Digoxin is contraindicated in acute circulatory disorders in patients with viral myocarditis.
In some cases, myocarditis requires surgical intervention:
- urgent (temporary) transvenous cardiac stimulation - as an emergency therapy for complete atrioventricular block;
- the use of a heart-lung machine or extracorporeal membrane oxygenation.
Indications for hospitalization
Patients with symptoms of acute myocarditis must be hospitalized. In the chronic course of the disease, hospitalization is necessary in case of deterioration of the condition and in case of hemodynamic disorders. In a medical institution, you can provide:
- hemodynamic and cardiological monitoring;
- oxygen therapy;
- adequate fluid therapy.
Individuals with life-threatening conditions require treatment and care in intensive care units.
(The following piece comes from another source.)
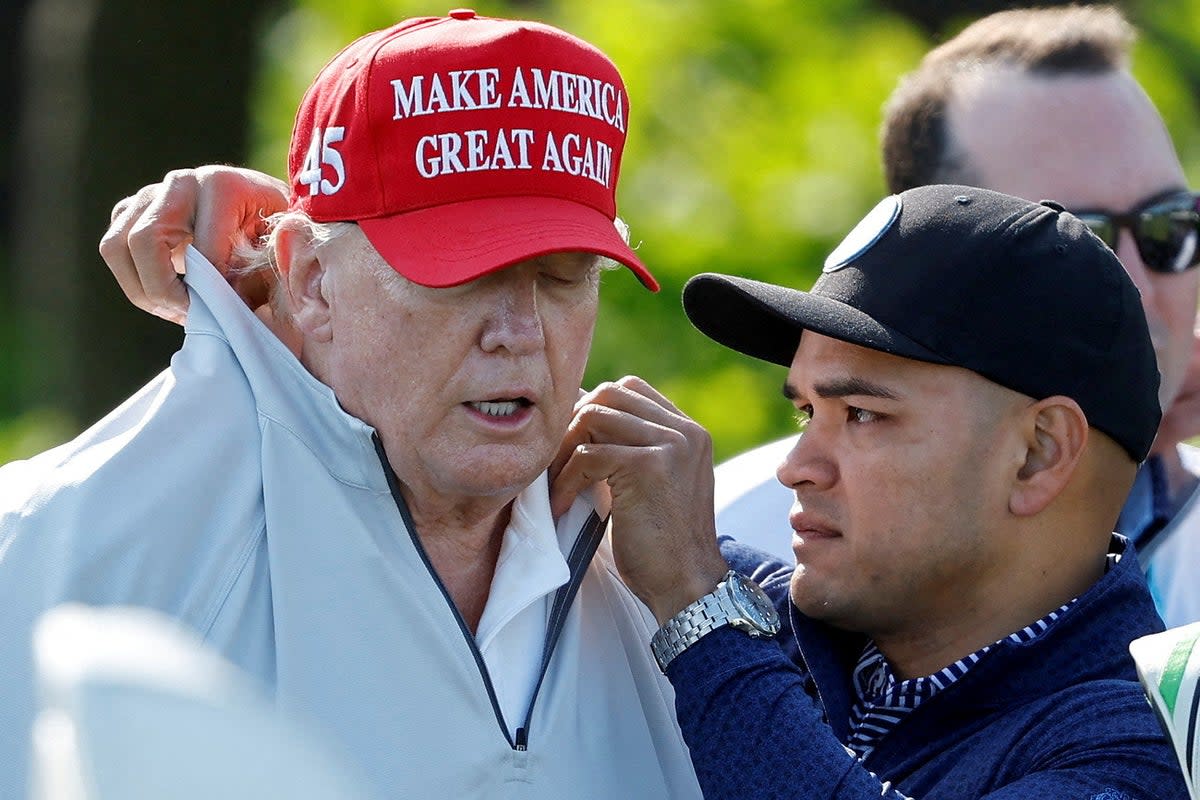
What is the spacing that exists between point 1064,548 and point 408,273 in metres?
0.95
Exercise therapy and rehabilitation after myocarditis
After suffering myocarditis, patients need rehabilitation measures. Supportive therapy at home and in a sanatorium is recommended, as well as regular monitoring by a cardiologist, the duration of which depends on the outcome of the disease, on average - at least one year.Sports are possible no earlier than 6 months after the normalization of myocardial function.
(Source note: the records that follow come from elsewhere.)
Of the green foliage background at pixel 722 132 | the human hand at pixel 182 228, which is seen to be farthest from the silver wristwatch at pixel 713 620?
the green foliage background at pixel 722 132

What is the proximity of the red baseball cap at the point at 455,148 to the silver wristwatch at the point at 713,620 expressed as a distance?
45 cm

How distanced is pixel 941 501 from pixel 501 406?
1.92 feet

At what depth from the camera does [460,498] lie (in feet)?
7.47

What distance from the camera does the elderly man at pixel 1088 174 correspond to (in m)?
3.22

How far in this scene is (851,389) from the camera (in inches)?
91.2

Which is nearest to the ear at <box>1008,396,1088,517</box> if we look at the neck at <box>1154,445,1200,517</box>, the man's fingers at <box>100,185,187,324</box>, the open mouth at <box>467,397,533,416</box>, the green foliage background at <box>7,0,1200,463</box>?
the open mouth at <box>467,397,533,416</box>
The consequences of myocarditis
The outcomes of myocarditis can be recovery and complete restoration of the functions of the heart muscle, the development of circulatory failure, as well as residual effects in the form of arrhythmias. Patients need prevention in the form of:
- remediation of foci of infections;
- prevention of purulent complications with cuts;
- preventive vaccinations;
- compliance with basic hygiene rules.
Patients should be informed about the mechanisms of development, the importance of diagnostic procedures, adherence to treatment, the consequences of myocarditis.
Forecast
In acute and fulminant forms of myocarditis, in most cases, complete recovery occurs. Subacute and chronic course significantly worsen the prognosis. The development of NYHA grade III and IV heart failure, as well as foci of late enhancement on MRI, has adverse consequences.